Collected data
--- START ---

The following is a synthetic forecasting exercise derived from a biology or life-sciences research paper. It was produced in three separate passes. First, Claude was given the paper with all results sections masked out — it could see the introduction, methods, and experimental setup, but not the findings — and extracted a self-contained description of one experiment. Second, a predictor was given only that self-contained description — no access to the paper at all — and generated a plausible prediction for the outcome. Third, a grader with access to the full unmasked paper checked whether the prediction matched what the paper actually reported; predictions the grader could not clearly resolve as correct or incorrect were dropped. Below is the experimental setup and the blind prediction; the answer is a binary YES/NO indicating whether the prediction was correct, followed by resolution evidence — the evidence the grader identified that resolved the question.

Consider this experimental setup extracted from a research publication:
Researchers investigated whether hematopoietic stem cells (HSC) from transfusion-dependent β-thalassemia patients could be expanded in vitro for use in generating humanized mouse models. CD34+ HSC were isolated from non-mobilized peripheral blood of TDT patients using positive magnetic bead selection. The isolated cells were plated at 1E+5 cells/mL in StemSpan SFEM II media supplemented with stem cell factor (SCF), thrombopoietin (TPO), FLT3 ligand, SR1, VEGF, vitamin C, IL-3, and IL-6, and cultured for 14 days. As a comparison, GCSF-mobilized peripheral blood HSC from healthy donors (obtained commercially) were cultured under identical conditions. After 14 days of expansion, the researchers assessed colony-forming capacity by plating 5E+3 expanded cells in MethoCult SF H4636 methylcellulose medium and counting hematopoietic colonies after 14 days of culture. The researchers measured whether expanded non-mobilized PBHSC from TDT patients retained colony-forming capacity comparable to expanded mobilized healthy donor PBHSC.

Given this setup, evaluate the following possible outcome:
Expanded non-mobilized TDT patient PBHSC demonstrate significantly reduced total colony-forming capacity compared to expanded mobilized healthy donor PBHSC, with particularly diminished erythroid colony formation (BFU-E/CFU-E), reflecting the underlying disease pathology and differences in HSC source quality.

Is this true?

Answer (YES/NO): NO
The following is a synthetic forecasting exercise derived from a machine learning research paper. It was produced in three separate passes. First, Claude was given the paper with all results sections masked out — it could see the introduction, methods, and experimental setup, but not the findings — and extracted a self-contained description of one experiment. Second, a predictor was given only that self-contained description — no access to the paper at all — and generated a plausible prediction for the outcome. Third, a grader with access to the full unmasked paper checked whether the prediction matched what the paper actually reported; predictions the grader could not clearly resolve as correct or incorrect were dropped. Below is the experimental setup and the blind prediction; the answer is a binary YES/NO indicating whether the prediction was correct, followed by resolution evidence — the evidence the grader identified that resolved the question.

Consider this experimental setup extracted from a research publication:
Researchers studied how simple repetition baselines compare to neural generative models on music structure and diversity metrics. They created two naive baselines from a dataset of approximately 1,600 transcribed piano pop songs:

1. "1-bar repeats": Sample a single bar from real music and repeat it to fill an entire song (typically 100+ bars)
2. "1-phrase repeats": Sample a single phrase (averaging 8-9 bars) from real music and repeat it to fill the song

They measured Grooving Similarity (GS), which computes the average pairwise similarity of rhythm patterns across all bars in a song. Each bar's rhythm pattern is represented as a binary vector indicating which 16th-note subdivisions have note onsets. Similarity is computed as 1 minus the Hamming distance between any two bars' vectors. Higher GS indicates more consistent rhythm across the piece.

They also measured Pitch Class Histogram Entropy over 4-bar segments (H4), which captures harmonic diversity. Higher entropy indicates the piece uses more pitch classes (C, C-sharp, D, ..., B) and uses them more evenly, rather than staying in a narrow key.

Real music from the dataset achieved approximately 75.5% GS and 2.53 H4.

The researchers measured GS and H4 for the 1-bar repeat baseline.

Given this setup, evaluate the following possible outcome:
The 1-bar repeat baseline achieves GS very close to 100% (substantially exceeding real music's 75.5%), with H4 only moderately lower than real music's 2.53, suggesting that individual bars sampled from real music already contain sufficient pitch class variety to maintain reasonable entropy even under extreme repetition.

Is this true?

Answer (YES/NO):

--- END ---

> [WORK TO BE COMPLETED]: Each record above must be output without any alteration.

> [RESPONSE AREA]:
The following is a synthetic forecasting exercise derived from a biology or life-sciences research paper. It was produced in three separate passes. First, Claude was given the paper with all results sections masked out — it could see the introduction, methods, and experimental setup, but not the findings — and extracted a self-contained description of one experiment. Second, a predictor was given only that self-contained description — no access to the paper at all — and generated a plausible prediction for the outcome. Third, a grader with access to the full unmasked paper checked whether the prediction matched what the paper actually reported; predictions the grader could not clearly resolve as correct or incorrect were dropped. Below is the experimental setup and the blind prediction; the answer is a binary YES/NO indicating whether the prediction was correct, followed by resolution evidence — the evidence the grader identified that resolved the question.

Consider this experimental setup extracted from a research publication:
Researchers investigated whether hematopoietic stem cells (HSC) from transfusion-dependent β-thalassemia patients could be expanded in vitro for use in generating humanized mouse models. CD34+ HSC were isolated from non-mobilized peripheral blood of TDT patients using positive magnetic bead selection. The isolated cells were plated at 1E+5 cells/mL in StemSpan SFEM II media supplemented with stem cell factor (SCF), thrombopoietin (TPO), FLT3 ligand, SR1, VEGF, vitamin C, IL-3, and IL-6, and cultured for 14 days. As a comparison, GCSF-mobilized peripheral blood HSC from healthy donors (obtained commercially) were cultured under identical conditions. After 14 days of expansion, the researchers assessed colony-forming capacity by plating 5E+3 expanded cells in MethoCult SF H4636 methylcellulose medium and counting hematopoietic colonies after 14 days of culture. The researchers measured whether expanded non-mobilized PBHSC from TDT patients retained colony-forming capacity comparable to expanded mobilized healthy donor PBHSC.

Given this setup, evaluate the following possible outcome:
Expanded non-mobilized TDT patient PBHSC demonstrate significantly reduced total colony-forming capacity compared to expanded mobilized healthy donor PBHSC, with particularly diminished erythroid colony formation (BFU-E/CFU-E), reflecting the underlying disease pathology and differences in HSC source quality.

Is this true?

Answer (YES/NO): NO
The following is a synthetic forecasting exercise derived from a machine learning research paper. It was produced in three separate passes. First, Claude was given the paper with all results sections masked out — it could see the introduction, methods, and experimental setup, but not the findings — and extracted a self-contained description of one experiment. Second, a predictor was given only that self-contained description — no access to the paper at all — and generated a plausible prediction for the outcome. Third, a grader with access to the full unmasked paper checked whether the prediction matched what the paper actually reported; predictions the grader could not clearly resolve as correct or incorrect were dropped. Below is the experimental setup and the blind prediction; the answer is a binary YES/NO indicating whether the prediction was correct, followed by resolution evidence — the evidence the grader identified that resolved the question.

Consider this experimental setup extracted from a research publication:
Researchers studied how simple repetition baselines compare to neural generative models on music structure and diversity metrics. They created two naive baselines from a dataset of approximately 1,600 transcribed piano pop songs:

1. "1-bar repeats": Sample a single bar from real music and repeat it to fill an entire song (typically 100+ bars)
2. "1-phrase repeats": Sample a single phrase (averaging 8-9 bars) from real music and repeat it to fill the song

They measured Grooving Similarity (GS), which computes the average pairwise similarity of rhythm patterns across all bars in a song. Each bar's rhythm pattern is represented as a binary vector indicating which 16th-note subdivisions have note onsets. Similarity is computed as 1 minus the Hamming distance between any two bars' vectors. Higher GS indicates more consistent rhythm across the piece.

They also measured Pitch Class Histogram Entropy over 4-bar segments (H4), which captures harmonic diversity. Higher entropy indicates the piece uses more pitch classes (C, C-sharp, D, ..., B) and uses them more evenly, rather than staying in a narrow key.

Real music from the dataset achieved approximately 75.5% GS and 2.53 H4.

The researchers measured GS and H4 for the 1-bar repeat baseline.

Given this setup, evaluate the following possible outcome:
The 1-bar repeat baseline achieves GS very close to 100% (substantially exceeding real music's 75.5%), with H4 only moderately lower than real music's 2.53, suggesting that individual bars sampled from real music already contain sufficient pitch class variety to maintain reasonable entropy even under extreme repetition.

Is this true?

Answer (YES/NO):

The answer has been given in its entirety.